Queen’s Speech EP, by Lady Leshurr
Suggested by Paul Wray

Knowing nothing about Lady Leshurr before this review, I gave her a quick Google while I listened.

Apparently, she’s appearing in the next season of Dancing on Ice, joining the ranks of past contestants such as Graham Le Saux, Duncan James of Blue, and Andi Peters. Another alum is Vanilla Ice, presumably chosen because he has part of the show’s title in his name.

We’ll soon see if Lady Lashurr can out-skate the Iceman… but can she out-rap him?

Lady Leshurr has a very distinctive voice. Her raps are lyrical and poetic, and certainly dextrous, but they deal with down-to-earth and working class themes. Her voice is light yet biting, and it’s sheathed in a soft Brummie twang that makes everything slightly less threatening than it actually is.

The threat encased in her raps feels genuine, but not particularly malicious. It’s certainly combative, as if it’s tapped from the Rap Battle well. Being British, and female, this abrasive stance is much more “hey there, your feet stink” than “I’m going to shood you in the neck”, and the dreaded word “Banter” is used on multiple occasions.

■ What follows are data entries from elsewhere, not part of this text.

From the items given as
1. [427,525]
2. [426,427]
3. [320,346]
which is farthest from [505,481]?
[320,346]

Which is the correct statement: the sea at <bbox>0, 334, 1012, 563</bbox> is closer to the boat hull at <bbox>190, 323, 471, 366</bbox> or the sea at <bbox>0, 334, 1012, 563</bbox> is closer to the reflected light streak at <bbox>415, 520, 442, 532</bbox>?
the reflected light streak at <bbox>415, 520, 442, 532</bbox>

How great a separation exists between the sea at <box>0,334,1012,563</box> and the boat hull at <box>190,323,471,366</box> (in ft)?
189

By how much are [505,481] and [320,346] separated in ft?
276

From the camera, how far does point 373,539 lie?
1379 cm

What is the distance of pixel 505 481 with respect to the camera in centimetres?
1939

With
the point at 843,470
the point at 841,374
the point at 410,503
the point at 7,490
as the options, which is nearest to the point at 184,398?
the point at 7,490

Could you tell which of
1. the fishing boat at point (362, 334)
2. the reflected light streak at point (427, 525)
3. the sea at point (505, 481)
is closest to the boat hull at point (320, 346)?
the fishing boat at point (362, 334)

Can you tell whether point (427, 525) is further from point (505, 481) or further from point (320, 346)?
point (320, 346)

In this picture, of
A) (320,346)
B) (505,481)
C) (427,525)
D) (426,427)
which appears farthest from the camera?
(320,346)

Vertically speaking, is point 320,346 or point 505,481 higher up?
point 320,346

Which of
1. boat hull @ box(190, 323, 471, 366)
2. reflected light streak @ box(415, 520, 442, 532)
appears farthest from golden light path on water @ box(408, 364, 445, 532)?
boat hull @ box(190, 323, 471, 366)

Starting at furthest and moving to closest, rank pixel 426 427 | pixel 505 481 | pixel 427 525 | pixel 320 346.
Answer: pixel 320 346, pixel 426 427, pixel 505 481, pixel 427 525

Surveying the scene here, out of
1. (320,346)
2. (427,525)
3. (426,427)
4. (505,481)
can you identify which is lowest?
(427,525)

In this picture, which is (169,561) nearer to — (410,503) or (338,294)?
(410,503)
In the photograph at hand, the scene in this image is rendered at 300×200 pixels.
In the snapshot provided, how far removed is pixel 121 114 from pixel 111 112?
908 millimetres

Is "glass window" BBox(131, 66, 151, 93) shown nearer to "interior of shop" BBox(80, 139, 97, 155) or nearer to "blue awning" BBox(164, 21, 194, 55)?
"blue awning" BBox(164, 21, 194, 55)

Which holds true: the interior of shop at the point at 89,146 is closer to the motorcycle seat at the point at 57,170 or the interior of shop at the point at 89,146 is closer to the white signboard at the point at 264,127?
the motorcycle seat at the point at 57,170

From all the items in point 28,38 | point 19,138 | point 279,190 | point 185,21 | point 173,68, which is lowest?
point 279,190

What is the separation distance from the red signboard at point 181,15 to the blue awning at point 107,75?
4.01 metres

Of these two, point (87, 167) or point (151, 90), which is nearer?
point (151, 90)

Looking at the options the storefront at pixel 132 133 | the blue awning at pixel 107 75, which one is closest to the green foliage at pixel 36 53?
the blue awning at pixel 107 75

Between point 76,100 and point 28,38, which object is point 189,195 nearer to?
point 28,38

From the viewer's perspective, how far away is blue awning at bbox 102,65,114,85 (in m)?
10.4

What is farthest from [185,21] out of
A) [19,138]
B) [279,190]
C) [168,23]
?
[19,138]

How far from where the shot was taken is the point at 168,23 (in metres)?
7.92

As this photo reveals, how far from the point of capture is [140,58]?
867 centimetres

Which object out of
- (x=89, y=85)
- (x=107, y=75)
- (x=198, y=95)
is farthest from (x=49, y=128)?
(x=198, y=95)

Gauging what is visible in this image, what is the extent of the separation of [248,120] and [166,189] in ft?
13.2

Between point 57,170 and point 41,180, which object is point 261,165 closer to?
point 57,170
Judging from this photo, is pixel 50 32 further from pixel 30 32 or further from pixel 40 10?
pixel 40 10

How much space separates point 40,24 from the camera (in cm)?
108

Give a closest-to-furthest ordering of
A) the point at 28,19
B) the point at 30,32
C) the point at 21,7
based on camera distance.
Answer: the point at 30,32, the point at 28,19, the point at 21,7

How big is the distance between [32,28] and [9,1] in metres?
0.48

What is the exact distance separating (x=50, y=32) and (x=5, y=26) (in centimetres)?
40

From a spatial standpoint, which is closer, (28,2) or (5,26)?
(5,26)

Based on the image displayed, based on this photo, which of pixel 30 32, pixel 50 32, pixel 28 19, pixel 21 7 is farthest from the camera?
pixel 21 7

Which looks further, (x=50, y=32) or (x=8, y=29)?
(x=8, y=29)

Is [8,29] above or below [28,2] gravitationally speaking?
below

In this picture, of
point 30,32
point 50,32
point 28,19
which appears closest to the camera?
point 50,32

If I had to characterise Lady Lashurr’s flow in a single word, it’d be Chav. Or Juvenile. It’s Matt Lucas’s Vicky Pollard facing off against Catherine Tate’s Lauren, where one side is blabbering “yeah but no but yeah” and the other side is claiming she’s not bovvered. It’s handbags and elbows and “your mum’s a slag” and “state of your shoes” and on and on. It’s two schoolkids throwing chips at each other in the precinct outside Matatlan, or going two’s-up on a Berkley Menthol outside Bargain Booze, pleading with customers to help them buy two litres of Diamond White.

Lashurr is overly concerned with her imaginary Rap Target’s personal hygiene, commenting endlessly on the cleanliness of their panties, or the stinkiness of their feet, or rattiness of their wig, or the mottled appearance of their lips. It’s fun, I guess, and there’s wit in the framing, but it’s cheap laughs at the core. There’s nothing really informative or uplifting. It feels grubby, a salt-flecked seaside tourist town off-season, with boarded shop windows and faded graffiti. Apparently, the Queen’s Speech rhetoric is borne out of a freestyle rap approach, which likely explains the issues I’ve highlighted. It’d be nice to see some forethought and creative design behind later releases, rather than an open page and a microphone.

With the topics on discussion melting into an amorphous blob of “bantz”, and with the low-key musical accompaniment playing second fiddle to the wordsmithery, every track on this EP seems to meld into one. There’s no standout, by design, and I believe this would be better just enjoyed as one single scene. I’ll finger the first track for singular phrase, more because you’re hearing it before you realise the rest are much the same.

The Queen’s Speech EP gets a middling 5/10. It’s morbidly entertaining to a degree, but with an undercurrent of being shanked in the leg by a schoolyard chav wielding a bookie’s pen.